Extract to read:
Medline’s long-anticipated public debut has officially marked the end of the 2025 IPO season. The private equity–backed medical supplies giant began trading on Nasdaq under the symbol MDLN, seeking to raise $5 billion primarily to pay down debt. The size of the offering places Medline in rare company: only two other IPOs in the past decade—Uber in 2019 and Rivian in 2021—have matched or exceeded that level of fundraising, underscoring the exceptional scale of the transaction.
Medline is not closing the year alone. Financial advisory firm Andersen, trading under the ticker ANDG on the NYSE, is also set to debut. Andersen was formed by former partners of Arthur Andersen, reviving a storied name in professional services with a modern advisory-focused model. Together, the two deals effectively bring the curtain down on a 2025 IPO market that struggled for momentum for much of the year but managed to deliver a handful of high-profile listings at the finish.
With the calendar nearly empty, market participants are already looking ahead. An annual review of the 2025 IPO market is expected next week, including a forward-looking outlook for 2026. Early signs suggest that activity is already building, with companies beginning to file for January listings. EquipmentShare is among the latest names to enter the pipeline, hinting at a potentially busier start to the new year than many expected.
Speculation around 2026 has intensified further following news that SpaceX’s valuation has surged past $800 billion. Elon Musk has confirmed IPO rumors, and at that scale, a SpaceX listing could raise more capital than the entirety of the 2025 IPO class combined. SpaceX is one of several private companies valued above $100 billion that are preparing for potential public debuts as soon as next year, alongside AI leaders Anthropic and OpenAI, as well as data analytics firm Databricks. Even so, market observers caution that some of these names could push their listings into 2027, depending on conditions.

Record set:
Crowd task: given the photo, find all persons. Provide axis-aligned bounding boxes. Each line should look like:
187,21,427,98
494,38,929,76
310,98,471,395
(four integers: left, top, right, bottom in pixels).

What the task asks:
Copy out the article on the end of the 2025 IPO season again, in full and word for word.

The answer:
Medline’s long-anticipated public debut has officially marked the end of the 2025 IPO season. The private equity–backed medical supplies giant began trading on Nasdaq under the symbol MDLN, seeking to raise $5 billion primarily to pay down debt. The size of the offering places Medline in rare company: only two other IPOs in the past decade—Uber in 2019 and Rivian in 2021—have matched or exceeded that level of fundraising, underscoring the exceptional scale of the transaction.
Medline is not closing the year alone. Financial advisory firm Andersen, trading under the ticker ANDG on the NYSE, is also set to debut. Andersen was formed by former partners of Arthur Andersen, reviving a storied name in professional services with a modern advisory-focused model. Together, the two deals effectively bring the curtain down on a 2025 IPO market that struggled for momentum for much of the year but managed to deliver a handful of high-profile listings at the finish.
With the calendar nearly empty, market participants are already looking ahead. An annual review of the 2025 IPO market is expected next week, including a forward-looking outlook for 2026. Early signs suggest that activity is already building, with companies beginning to file for January listings. EquipmentShare is among the latest names to enter the pipeline, hinting at a potentially busier start to the new year than many expected.
Speculation around 2026 has intensified further following news that SpaceX’s valuation has surged past $800 billion. Elon Musk has confirmed IPO rumors, and at that scale, a SpaceX listing could raise more capital than the entirety of the 2025 IPO class combined. SpaceX is one of several private companies valued above $100 billion that are preparing for potential public debuts as soon as next year, alongside AI leaders Anthropic and OpenAI, as well as data analytics firm Databricks. Even so, market observers caution that some of these names could push their listings into 2027, depending on conditions.